The Other Country: Dispatches from the Mofussil
- First edition
- Author: Mrinal Pande
- Language: English
- Subject: Development, cities, social and cultural changes
- Publisher: Penguin Books India
- Publication date: 3 January 2012
- Publication place: India
- Pages: 240
- ISBN: 9780143418252

= The Other Country =

2012 book by Mrinal Pande

The Other Country: Dispatches from the Mofussil is a 2012 book by the Indian journalist, television presenter and writer Mrinal Pande.

==Synopsis==
The book examines the growing divides between small-town and big-city India, such as inequitable development and opportunities. Pande investigates the "Great Language Divide" between India's two official languages, Hindi and English, and analyses the water management issues facing India. Pande also writes about the increasing polarisation on social issues between urban areas and smaller towns. The book features various stories of women who have fought against societal expectations to achieve their goals.
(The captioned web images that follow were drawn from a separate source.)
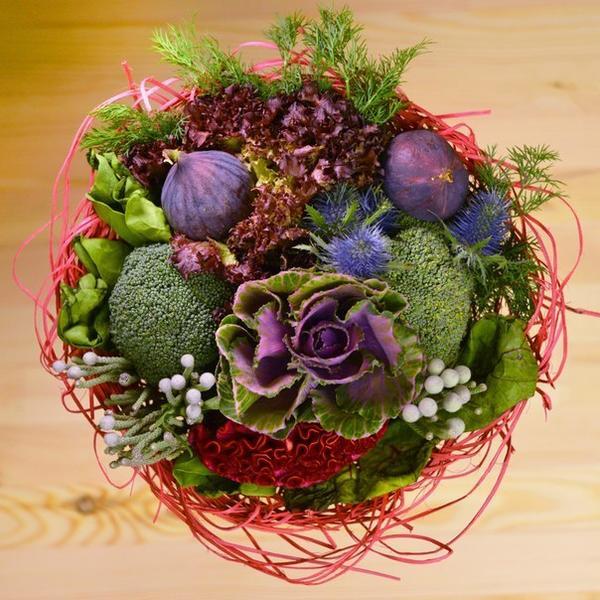 Шпинат, листья свеклы, инжир, укроп, брокколи, лоло росса. Фото с сайта https://vk.com/o_horosho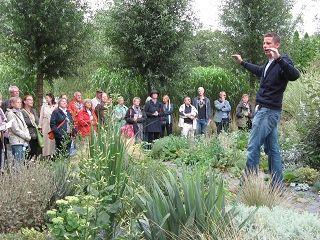 gartengestalter peter janke bei einer führung in seinem garten, Garten ideen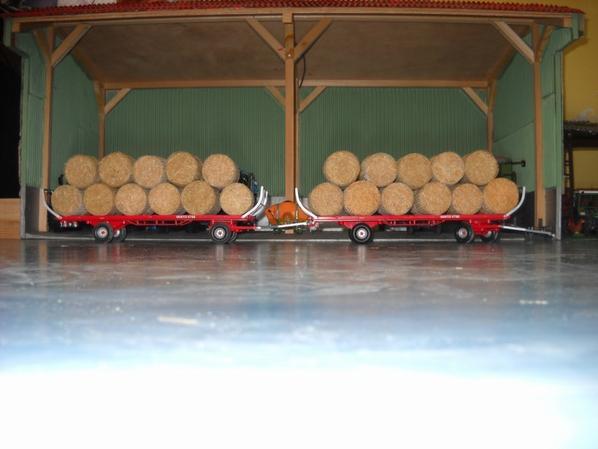 Achat chez Christophe  ( titi67113 )  : 2 plateaux Vanto V700 avec 44 balles de paille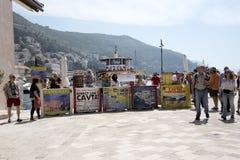 Продавцы отклонения маленькой лодки на гавани в Дубровнике Хорватии Стоковое Фото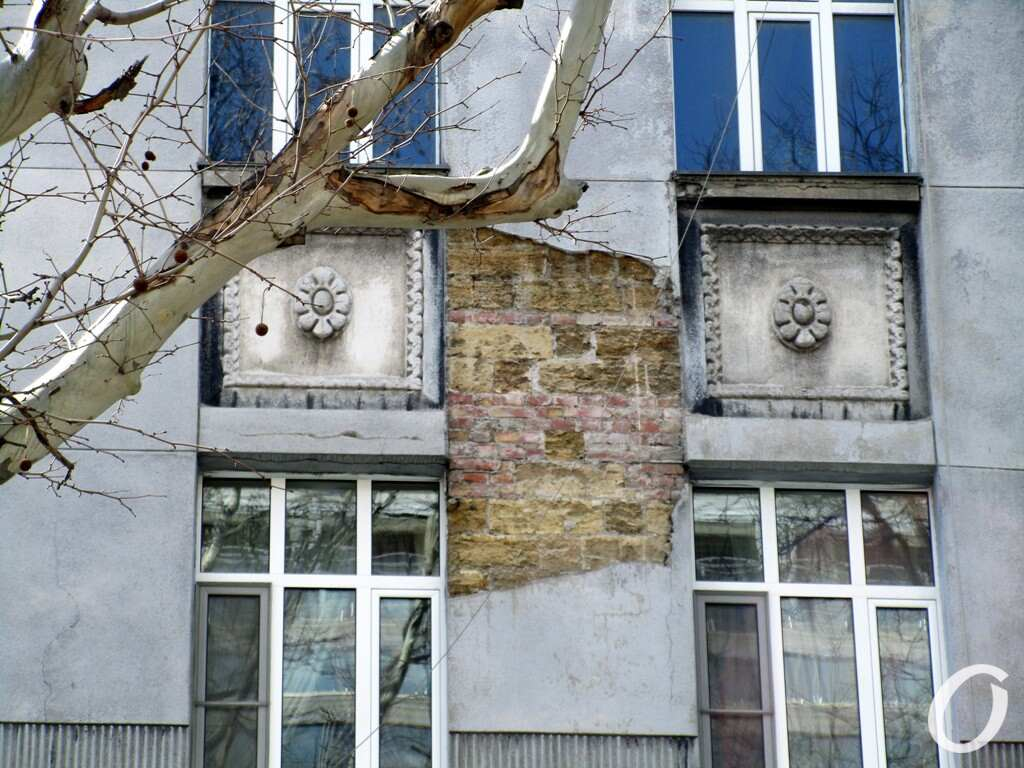 черно-серый дом, окна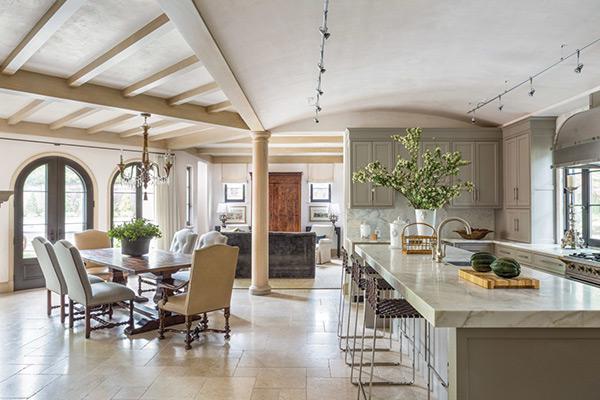 Phòng bếp biệt thự phong cách Địa Trung Hải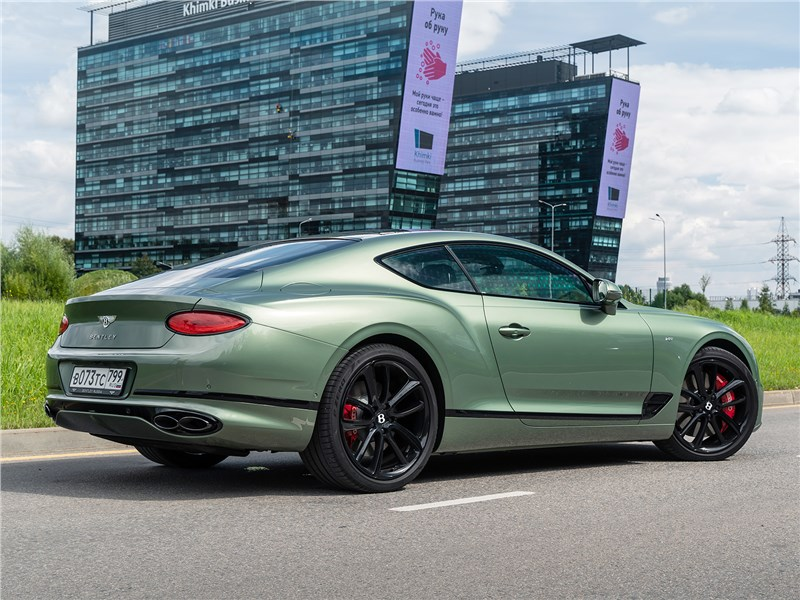 Bentley Continental GT V8 (2020) вид сзади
Pande also condemns the objectification of women in capitalist media and patriarchy in India.

==Reception==
In The Hindu Swati Daftuar praised the work, describing it as "a classic combination of hard-hitting reportage and anecdotal essaying". Daftuar also wrote that The Other Country is "essential read for anyone trying to understand some of the most vexing issues troubling our society today".

In Between The Lines Seema Khinnavar write that the work is "a thought provoking insight into the myriad issues affecting the 'India Shining' image of our country".